The works explore the spirit of the natural world and their contemporary meaning. The exhibition will consist of three parts: landscape paintings and calligraphy in the Guild Hall, colorful lotus paintings in the Hays Gallery and a selection of paintings from albums and artist’s tools in the central Goelet Gallery .
Several programs will also accompany the exhibition:
- Sat. June 11, 1 p.m.-4 p.m., Artist talk & reception, open to the public
- Saturday July 9, Chinese calligraphy demonstration with Wang Mansheng
- Sat. Aug. 6, 2 p.m.-3:30 p.m., “Yunyou” writing workshop, limit of 10 people
The tradition of Chinese painting has existed for 3,000 years and throughout this period Chinese art, especially painting and calligraphy, has been closely linked to the country’s literary, philosophical, social and historical traditions.
As Chinese painting continues to evolve, Wang Mansheng is one of the artists best known for forging this path of development. According to the Hammond Museum, “Rooted deeply and broadly in the classical arts of China, Mansheng is also a fully engaged global citizen in today’s world. China’s Vibrant Past.”
Mansheng’s exhibition succeeded in juxtaposing the traditional and the contemporary in several ways. In ancient times, the concept of “journey in the clouds” (“yunyou” in Mandarin) was widely associated with the wanderings of sages and immortals, often linked to Taoism, Buddhism and folk beliefs. Due to the contemporary meaning of the word “cloud” for online data storage, “yunyou” has now taken on a new connotation of internet travel. In his exhibition, Mansheng explores the two meanings of “yunyou”, creating a dynamic bridge between China’s past and modern times.

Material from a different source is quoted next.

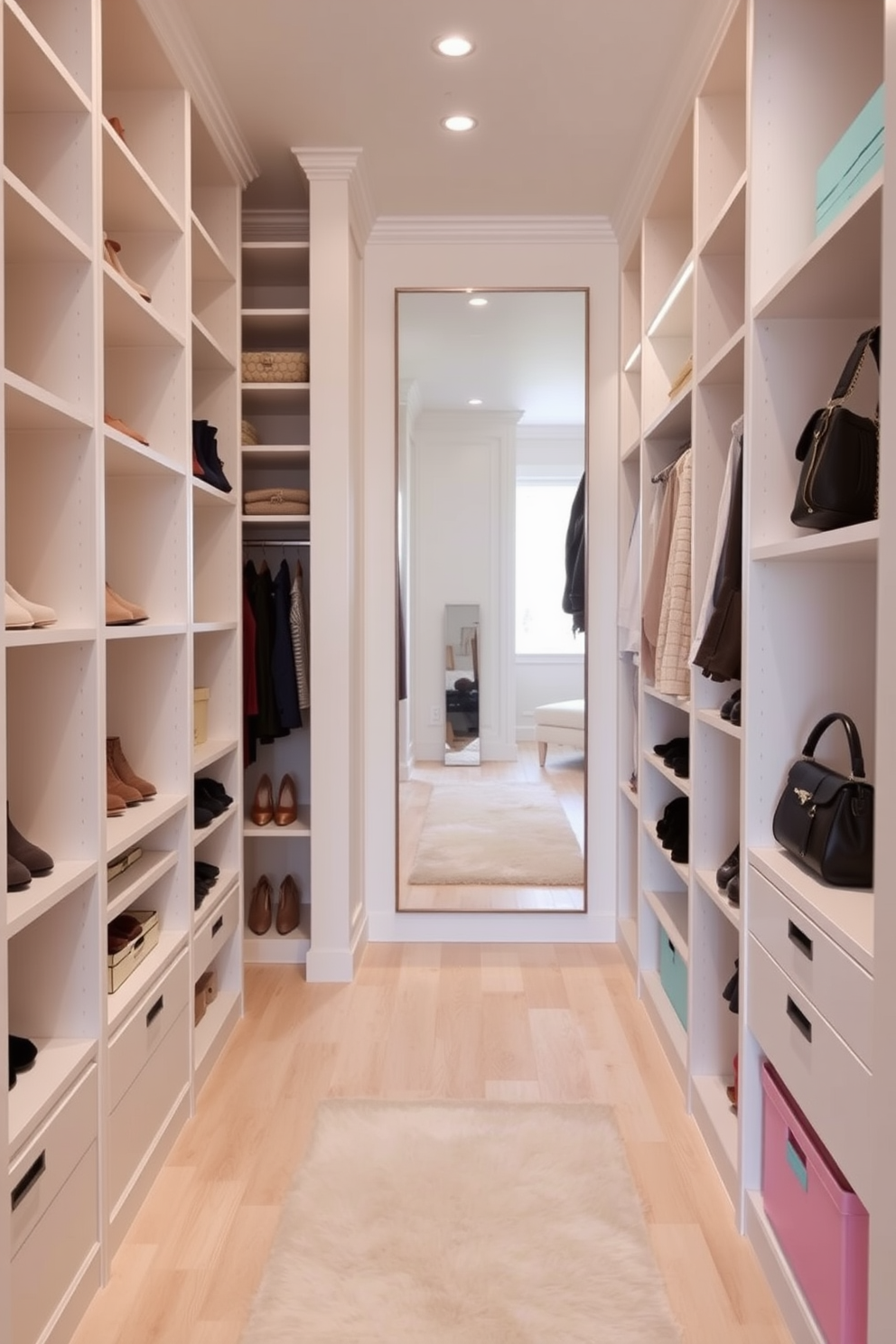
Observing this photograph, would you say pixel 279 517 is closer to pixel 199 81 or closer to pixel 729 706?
pixel 199 81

The “Cloud Wanderings of Wang Mansheng” exhibition will be held at the Hammond Museum and the Japanese Stroll Garden from May 28 to August 13.

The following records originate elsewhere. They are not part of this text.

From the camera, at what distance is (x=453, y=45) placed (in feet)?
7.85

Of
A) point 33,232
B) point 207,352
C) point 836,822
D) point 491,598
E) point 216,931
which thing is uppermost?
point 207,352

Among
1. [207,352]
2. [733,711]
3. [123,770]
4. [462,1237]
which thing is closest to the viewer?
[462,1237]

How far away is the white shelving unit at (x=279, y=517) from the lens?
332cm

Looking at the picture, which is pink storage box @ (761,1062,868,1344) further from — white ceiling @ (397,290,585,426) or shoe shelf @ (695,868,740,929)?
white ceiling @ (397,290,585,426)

The Hammond Museum and Japanese Stroll Garden is located at 28 Deveau Rd. in North Salem. More information can be found on their website.
About the artist:
Wang Mansheng was born in Taiyuan in 1962 and began studying traditional painting and calligraphy, largely independently, from an early age. After graduating with a degree in Chinese Classics from Fudan University in Shanghai, he directed and produced documentary programs at China Central Television. Wang moved to Dobbs Ferry in 1996 and focused on calligraphy and painting. His influences include traditional Chinese literary art, Buddhist art, and more recently the Hudson Valley. He uses non-traditional materials such as reeds from the Hudson River and handmade ink made from black walnuts. The artist’s works have been exhibited in China in Beijing, Shanghai and Shanxi Province, as well as in the United States, notably at the Brooklyn Museum, the Baltimore Museum of Art, the Huntington Art Museum and Connecticut College.

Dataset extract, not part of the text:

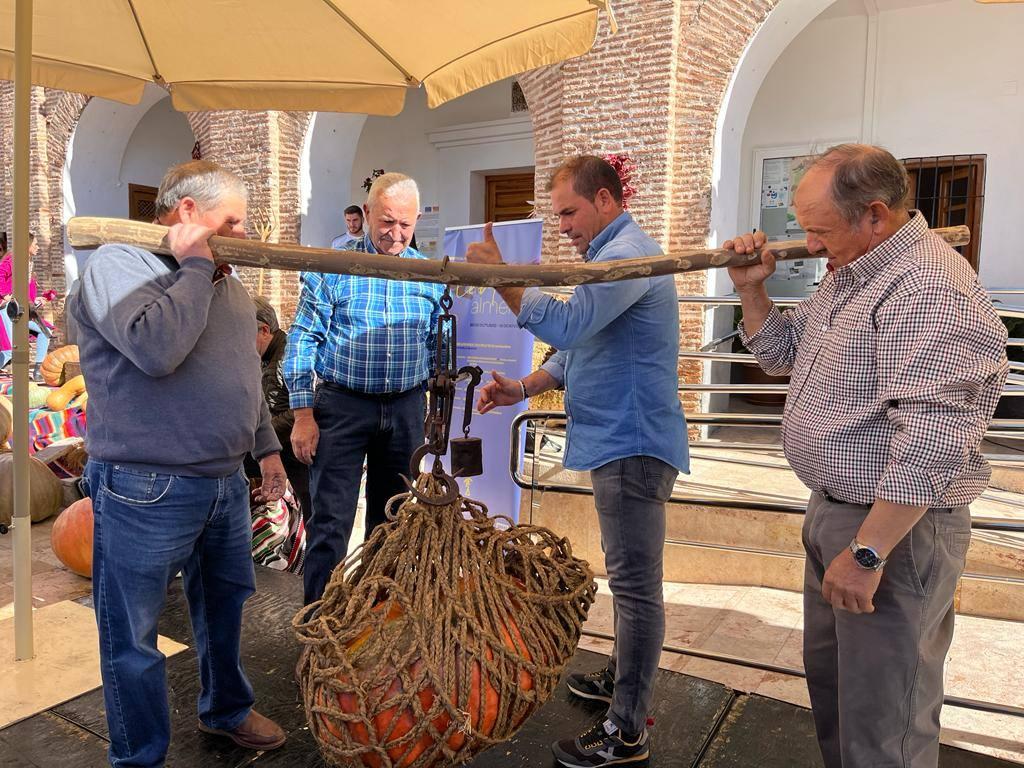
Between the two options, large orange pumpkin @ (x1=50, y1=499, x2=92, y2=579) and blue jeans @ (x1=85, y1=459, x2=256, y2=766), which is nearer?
blue jeans @ (x1=85, y1=459, x2=256, y2=766)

About Hammond Museum and Japanese Promenade Garden:
The Hammond Museum and Japanese Stroll Garden, in North Salem, New York, was founded in 1957 by Natalie Hays Hammond (1904-1985) as a place where Eastern and Western cultures could be appreciated and visitors could enjoy the beauty of nature. The Hammond consists of an art museum that features a changing list of exhibits, as well as educational programs and classes. The highlight of the Hammond is the Japanese Stroll Garden, which occupies 3 ½ acres, is centered around its pond and includes many rare Japanese plants and trees, as well as species native to Westchester. Also on the grounds is a traditional Japanese teahouse, which was imported from Kyoto and is used for tea ceremonies. The Hammond is open to the public from April to November.